### KUTIPAN SUMBER
--- --- ---

Sintang (Antara Kalbar) - Sudah dua tahun ini Raperda Perubahan RTRW Sintang belum juga kelar. Sampai sekarang, Raperda Perubahan RTRW Sintang masih digantung oleh Kementerian Kehutanan RI. Akibatnya, sejumlah rencana pembangunan di Kabupaten Sintang seperti pembangunan sekolah, Puskesdes dan jalan menjadi gagal.

Wakil Ketua Dewan Perwakilan Rakyat Daerah (DPRD) Kabupaten Sintang, Teri Ibrahim usai kegiatan konsultasi publik penyempurnaan RTRW Kabupaten Sintang, pada Jumat (30/1), sangat berharap pembahasan RTRW kali ini ada hasilnya. “Masyarakat selama ini tahu, jangankan lahan mereka untuk berkebun, di halaman rumah bahkan di bawah kolong sendiri juga menjadi kawasan hutan lindung,” ujarnya.

Kondisi ini, kata dia, akhirnya membuat masyarakat menjadi kecewa terhadap pemerintah. Dia berharap Raperda RTRW Kabupaten Sintang kali ini  bisa mengakomodir kepentingan masyarakat. “Saya tidak ingin persoalan RTRW ini menjadi polemik ke depannya,” tegasnya.

Sementara Bupati Sintang, Milton Crosby mengakui sudah bertahun-tahun Raperda RTRW Kabupaten Sintang belum juga tuntas. Penyebabnya, kata dia, karena banyaknya aturan yang berubah. Apalagi dengan dikeluarkannya Keputusan Menteri Kehutanan RI yang baru. “Kami harus merevisi kembali pola ruang dan tata ruang yang belum nyambung,” ungkapnya.

--- --- ---

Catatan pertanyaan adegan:
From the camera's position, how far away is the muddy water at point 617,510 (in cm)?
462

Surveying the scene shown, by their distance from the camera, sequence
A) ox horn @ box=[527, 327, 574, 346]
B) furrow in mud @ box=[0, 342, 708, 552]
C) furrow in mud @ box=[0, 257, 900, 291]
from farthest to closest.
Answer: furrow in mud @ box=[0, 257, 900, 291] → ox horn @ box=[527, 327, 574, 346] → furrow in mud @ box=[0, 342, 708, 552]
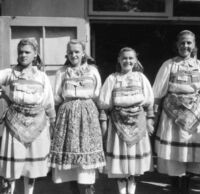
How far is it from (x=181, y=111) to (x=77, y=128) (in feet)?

--- --- ---

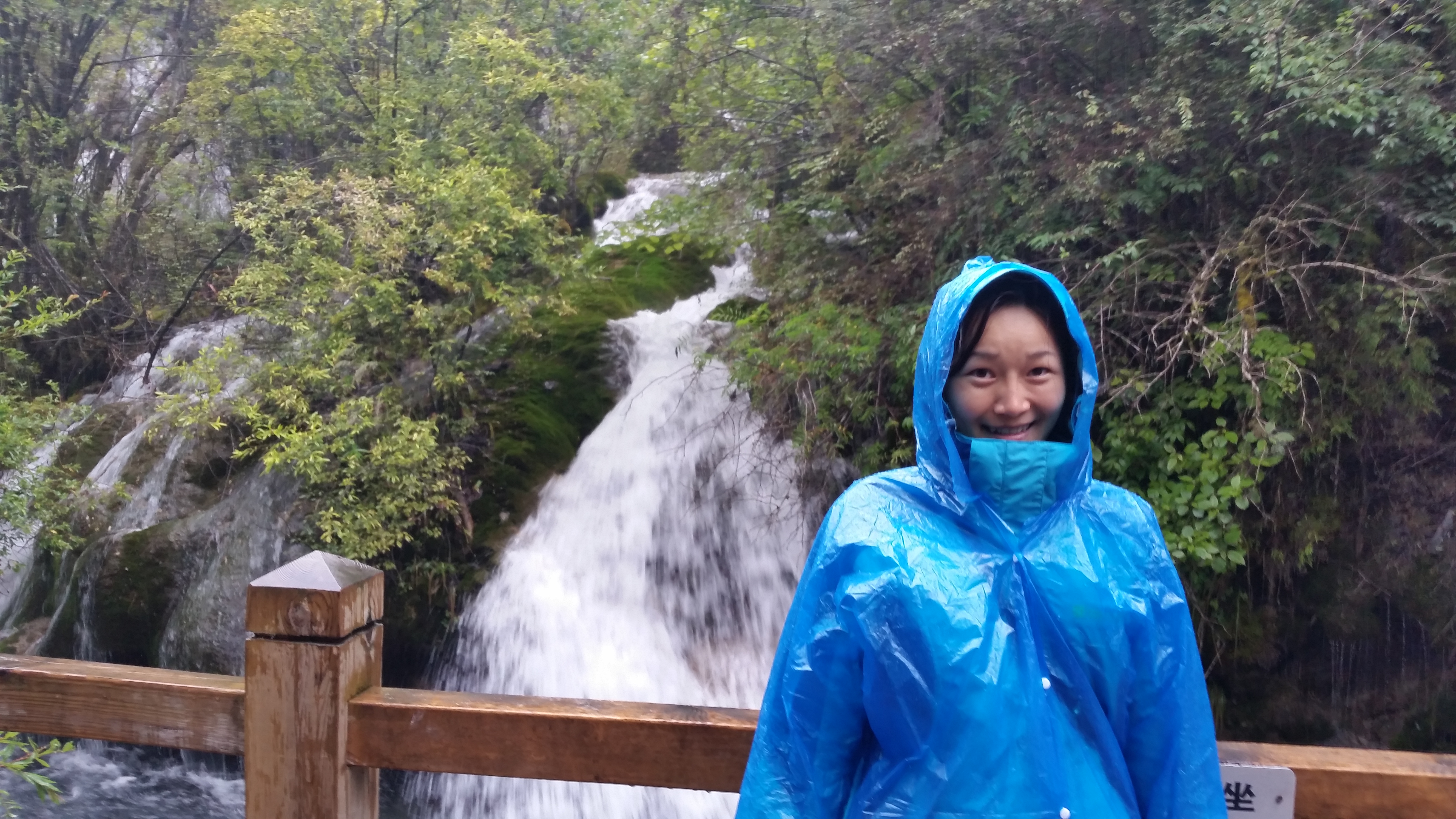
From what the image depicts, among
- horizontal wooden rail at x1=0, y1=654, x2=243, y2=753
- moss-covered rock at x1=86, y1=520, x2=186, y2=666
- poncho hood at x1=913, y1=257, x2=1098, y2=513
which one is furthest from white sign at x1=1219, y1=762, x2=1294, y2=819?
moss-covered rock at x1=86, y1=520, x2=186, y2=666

--- --- ---

### TUGAS LATIHAN
1 - Ubah paragraf dalam kutipan tentang RTRW Sintang yang diawali "Sementara Bupati Sintang" menjadi daftar poin singkat yang tetap memuat fakta utamanya.
2 - Jawab pertanyaan berikut berdasarkan kutipan tentang RTRW Sintang:
(a) Sudah berapa lama Raperda Perubahan RTRW Sintang belum kelar?
(b) Pada hari dan tanggal berapa kegiatan konsultasi publik penyempurnaan RTRW Kabupaten Sintang berlangsung?
(c) Apa jabatan Teri Ibrahim?
Catatan-catatan ini merupakan bahan tersendiri yang terpisah dari kutipan.

### JAWABAN PER TUGAS
1 -
- Bupati Sintang, Milton Crosby, mengakui Raperda RTRW Kabupaten Sintang sudah bertahun-tahun belum tuntas.
- Penyebabnya adalah banyaknya aturan yang berubah, apalagi setelah keluarnya Keputusan Menteri Kehutanan RI yang baru.
- Pola ruang dan tata ruang yang belum nyambung harus direvisi kembali.

2 -
(a) Dua tahun.
(b) Jumat (30/1).
(c) Wakil Ketua Dewan Perwakilan Rakyat Daerah (DPRD) Kabupaten Sintang.